The material below holds pictures; leave them out and reproduce exactly the lines from the one with "Property photo of" through the one with "Apartment Veldener Bucht", inclusive.

====================

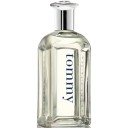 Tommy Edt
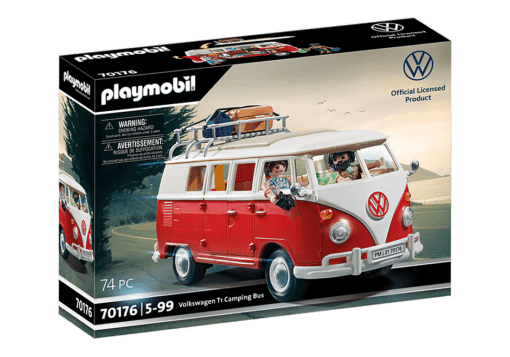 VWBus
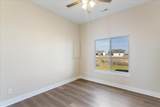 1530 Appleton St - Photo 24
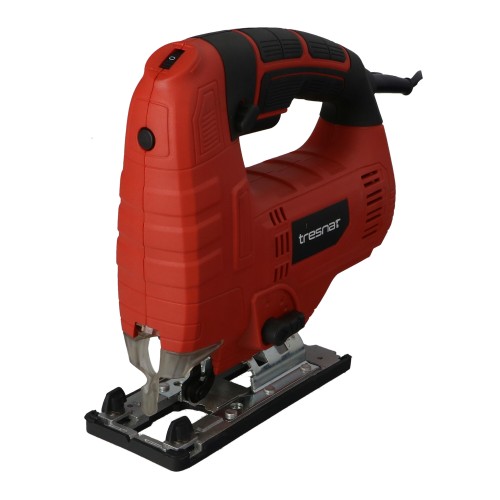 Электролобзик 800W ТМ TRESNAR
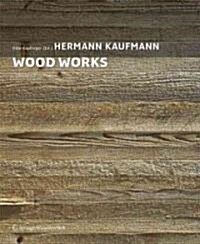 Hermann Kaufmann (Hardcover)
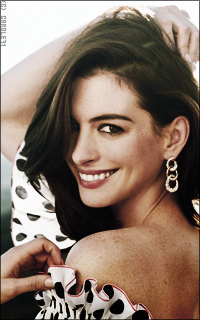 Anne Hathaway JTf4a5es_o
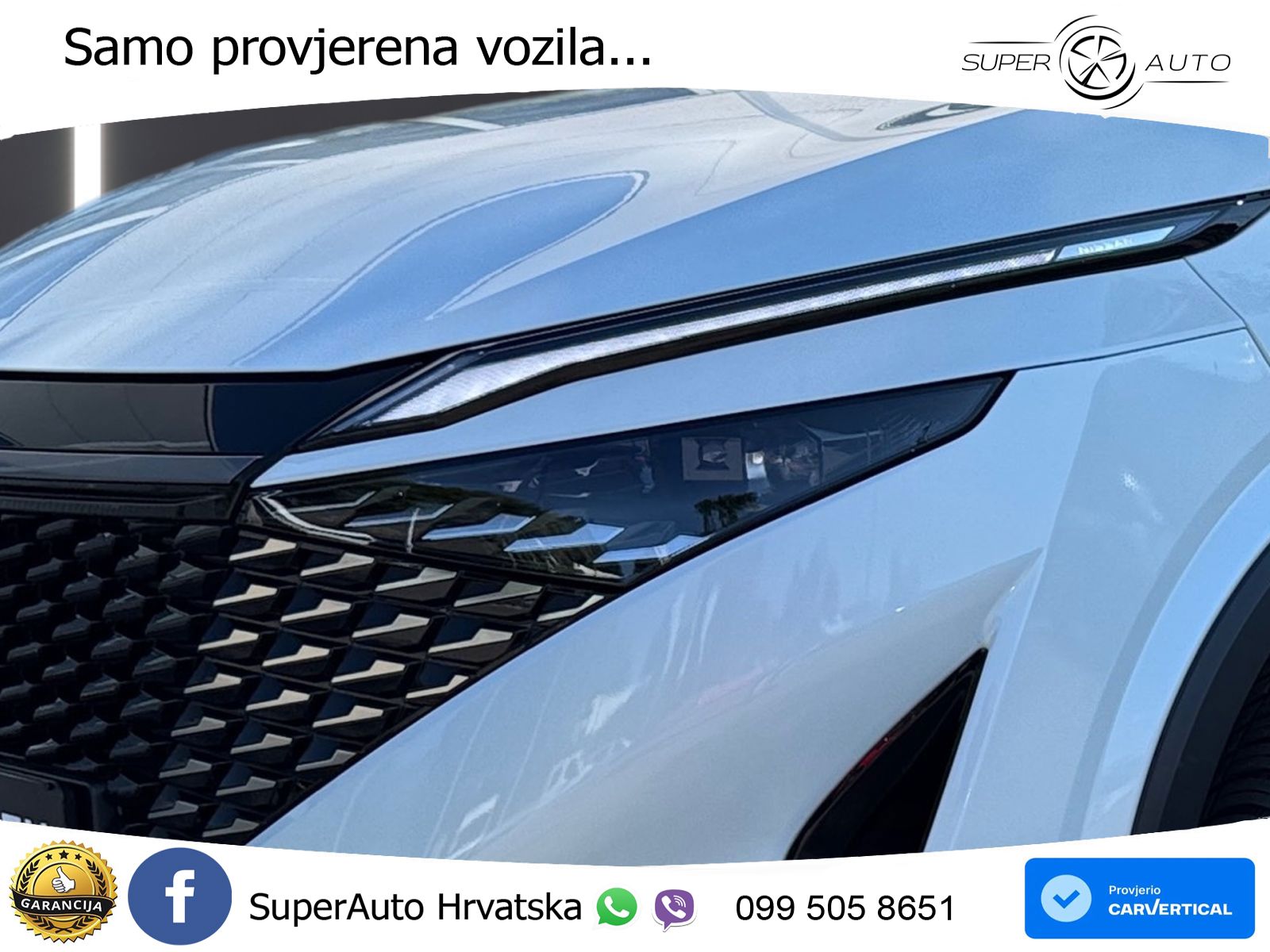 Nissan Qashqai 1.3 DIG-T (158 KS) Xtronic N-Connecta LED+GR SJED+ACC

====================

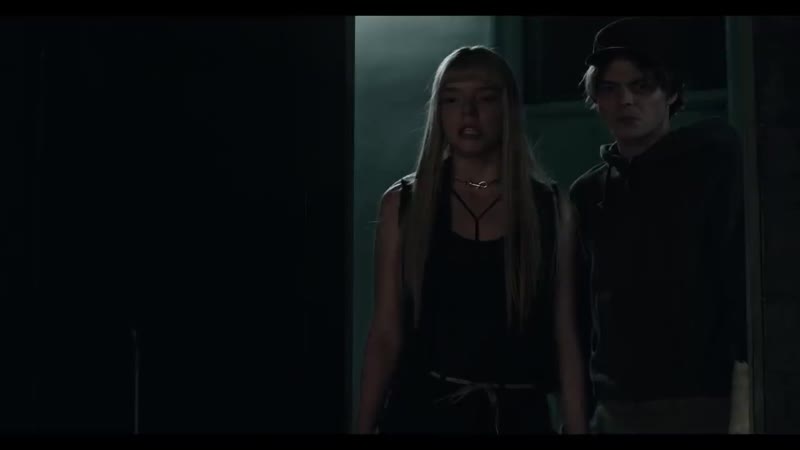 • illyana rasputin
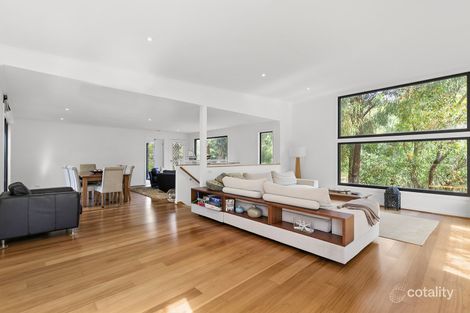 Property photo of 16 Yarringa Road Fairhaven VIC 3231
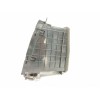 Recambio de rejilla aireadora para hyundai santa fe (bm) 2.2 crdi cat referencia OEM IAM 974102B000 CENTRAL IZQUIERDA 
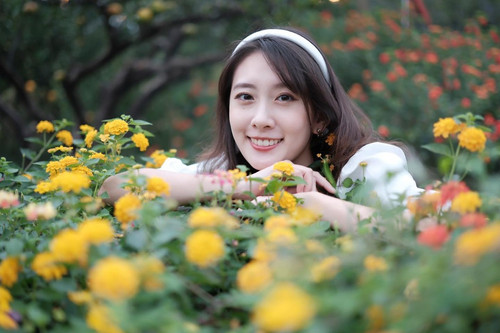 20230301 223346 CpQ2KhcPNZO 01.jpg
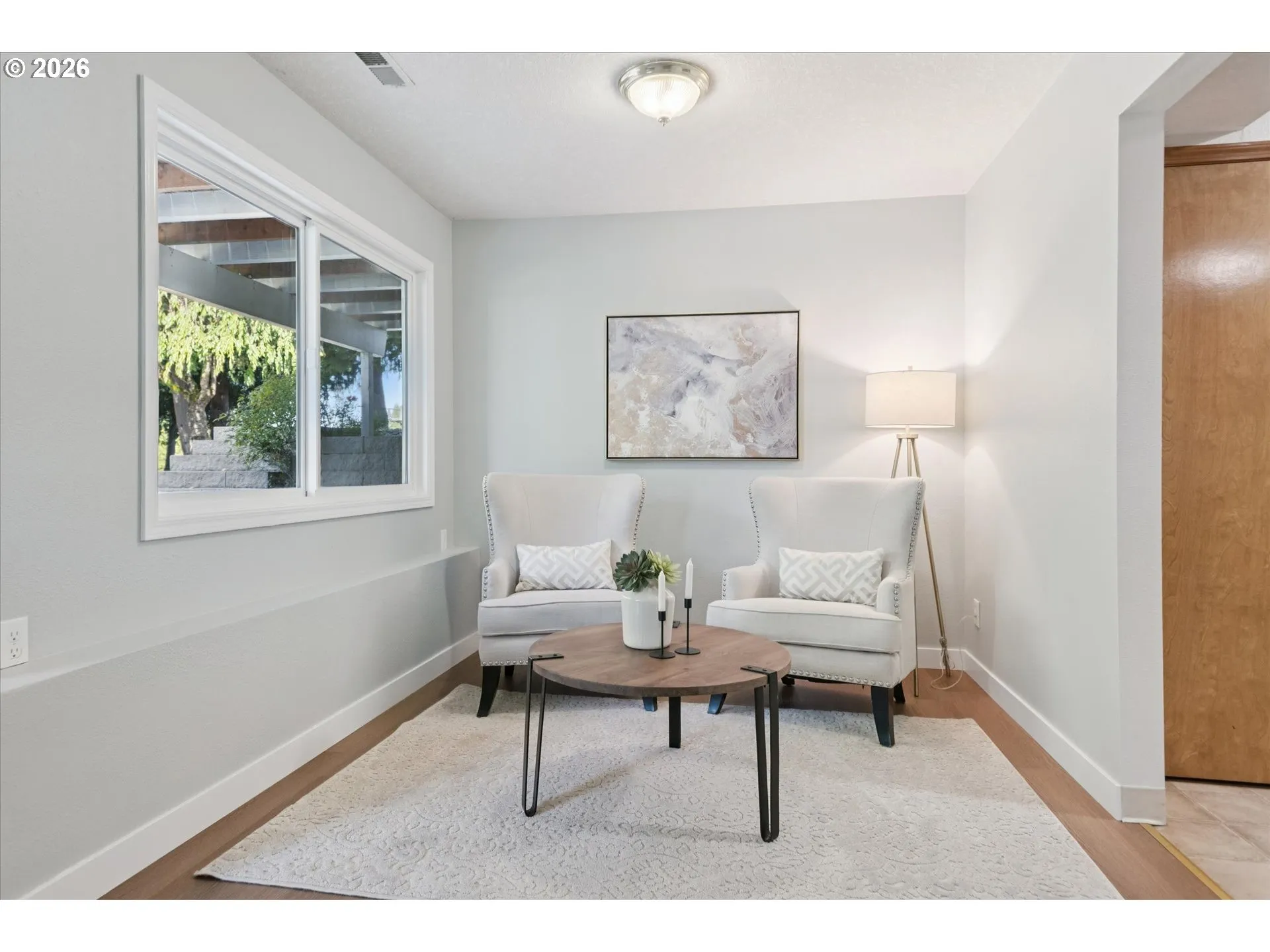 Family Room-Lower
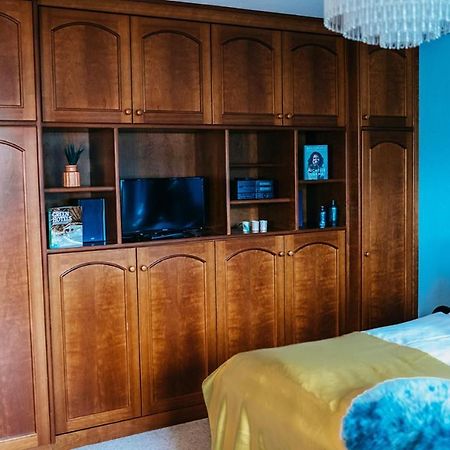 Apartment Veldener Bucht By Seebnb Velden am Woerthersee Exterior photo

====================

*Output*.
 Property photo of 16 Yarringa Road Fairhaven VIC 3231
 Recambio de rejilla aireadora para hyundai santa fe (bm) 2.2 crdi cat referencia OEM IAM 974102B000 CENTRAL IZQUIERDA 
 20230301 223346 CpQ2KhcPNZO 01.jpg
 Family Room-Lower
 Apartment Veldener Bucht By Seebnb Velden am Woerthersee Exterior photo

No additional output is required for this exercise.